La tara del voto blanco no es que sea inmoral, sino que es falso. Su punto de partida es la libertad, pero se dirige contra libertad. No deja de haber en esa campaña un tufo de victimismo civil: los ciudadanos (buenos) somos víctimas de los políticos (malos). Tal actitud es una renuncia a la autonomía del ciudadano, pues equivale a renunciar a la responsabilidad de apropiarnos de lo que es nuestro. En el victimismo civil del voto blanco se observa la formación de una dignidad herida hasta los huesos, y ya se sabe que las víctimas suelen buscar un refugio exclusivo, una especie de apartheid político. Espero que, de ser así, en un futuro cercano no tengamos que discutir las cuotas electorales que corresponden a estas nuevas víctimas del malvado sistema político mexicano.

> TU TAREA
Transcribe sin cambios el pasaje del texto sobre el voto blanco que comienza en las palabras "La tara del" y detente después de "sistema político mexicano.".

> DATOS ALMACENADOS
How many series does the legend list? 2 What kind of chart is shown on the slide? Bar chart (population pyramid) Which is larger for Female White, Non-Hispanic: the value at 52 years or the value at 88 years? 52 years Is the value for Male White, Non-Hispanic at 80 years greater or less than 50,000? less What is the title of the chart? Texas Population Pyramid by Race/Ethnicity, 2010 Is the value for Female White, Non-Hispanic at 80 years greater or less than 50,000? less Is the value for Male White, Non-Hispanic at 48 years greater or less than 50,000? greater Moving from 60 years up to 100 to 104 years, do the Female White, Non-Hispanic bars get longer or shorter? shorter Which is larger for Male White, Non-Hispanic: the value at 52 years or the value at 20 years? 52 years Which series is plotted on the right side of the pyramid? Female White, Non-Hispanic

> RESULTADO OBTENIDO
La tara del voto blanco no es que sea inmoral, sino que es falso. Su punto de partida es la libertad, pero se dirige contra libertad. No deja de haber en esa campaña un tufo de victimismo civil: los ciudadanos (buenos) somos víctimas de los políticos (malos). Tal actitud es una renuncia a la autonomía del ciudadano, pues equivale a renunciar a la responsabilidad de apropiarnos de lo que es nuestro. En el victimismo civil del voto blanco se observa la formación de una dignidad herida hasta los huesos, y ya se sabe que las víctimas suelen buscar un refugio exclusivo, una especie de apartheid político. Espero que, de ser así, en un futuro cercano no tengamos que discutir las cuotas electorales que corresponden a estas nuevas víctimas del malvado sistema político mexicano.